—En fin, ya hablaremos de eso... Déjalo a mi cuidado—concluyó diciendo ella.

Y él se lo dejaba de muy buena gana, fiando de su imaginación inagotable, de su voluntad y su audacia.

Cuando se cansaron de hablar de lo porvenir volvieron los ojos al presente. Era necesario bautizar la niña. Habían resuelto que fuese al día siguiente.

—Ya hemos convenido en que la madrina fuese yo y el padrino tú.

—¿Cómo? ¿yo?—exclamó asustado.—Pero, mujer, ¿no comprendes que eso puede engendrar sospechas?

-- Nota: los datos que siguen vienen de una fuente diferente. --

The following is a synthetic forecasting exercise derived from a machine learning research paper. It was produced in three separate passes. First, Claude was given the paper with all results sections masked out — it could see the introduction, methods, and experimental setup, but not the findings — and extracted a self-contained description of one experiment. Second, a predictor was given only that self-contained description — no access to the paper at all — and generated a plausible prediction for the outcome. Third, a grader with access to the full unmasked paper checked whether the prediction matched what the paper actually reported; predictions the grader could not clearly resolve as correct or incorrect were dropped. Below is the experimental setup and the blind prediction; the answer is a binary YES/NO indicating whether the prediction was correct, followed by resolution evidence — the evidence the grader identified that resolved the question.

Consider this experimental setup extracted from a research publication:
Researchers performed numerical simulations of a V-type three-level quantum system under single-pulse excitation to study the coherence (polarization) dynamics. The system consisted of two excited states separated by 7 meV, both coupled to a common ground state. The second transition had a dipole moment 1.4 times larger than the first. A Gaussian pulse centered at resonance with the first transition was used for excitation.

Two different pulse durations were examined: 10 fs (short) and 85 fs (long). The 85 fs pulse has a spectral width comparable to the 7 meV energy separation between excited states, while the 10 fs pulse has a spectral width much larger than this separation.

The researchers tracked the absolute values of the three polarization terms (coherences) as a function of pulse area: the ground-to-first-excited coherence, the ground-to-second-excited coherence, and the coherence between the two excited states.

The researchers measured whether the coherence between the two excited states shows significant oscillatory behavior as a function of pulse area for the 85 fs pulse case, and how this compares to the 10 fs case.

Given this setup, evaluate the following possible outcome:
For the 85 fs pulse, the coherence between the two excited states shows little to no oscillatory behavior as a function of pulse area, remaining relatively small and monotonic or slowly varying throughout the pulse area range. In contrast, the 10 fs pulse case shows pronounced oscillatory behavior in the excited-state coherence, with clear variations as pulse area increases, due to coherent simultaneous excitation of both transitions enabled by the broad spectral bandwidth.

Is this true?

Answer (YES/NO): NO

La dama se obstinó. Que sí, que había de ser padrino. Si sospechaban, buen provecho. A ella le tenía sin cuidado. Pero viéndole realmente afligido cambió de idea.

—No te apures, hombre, no te apures—dijo dándole un tironcito a la barba.—Ha sido una broma. ¡Buena cara ibas a poner cuando la tuvieses en la pila! No te faltaría más que gritar: ¡Señores, aquí! ¡Vengan aquí todos a ver al padre de esta criatura!

El padrino sería Quiñones, y en su representación D. Enrique Valero. La madrina ella, representada por María Josefa. El conde se mostró muy satisfecho. Todo aquello era hábil y prudente y adecuado para asegurar la suerte de su hija. Pero cuando se manifestaba más contento, un rumor que vino del pasillo le hizo saltar en la butaca, ponerse lívido.

—¿Qué tienes, hombre?

—¡Ese ruido!...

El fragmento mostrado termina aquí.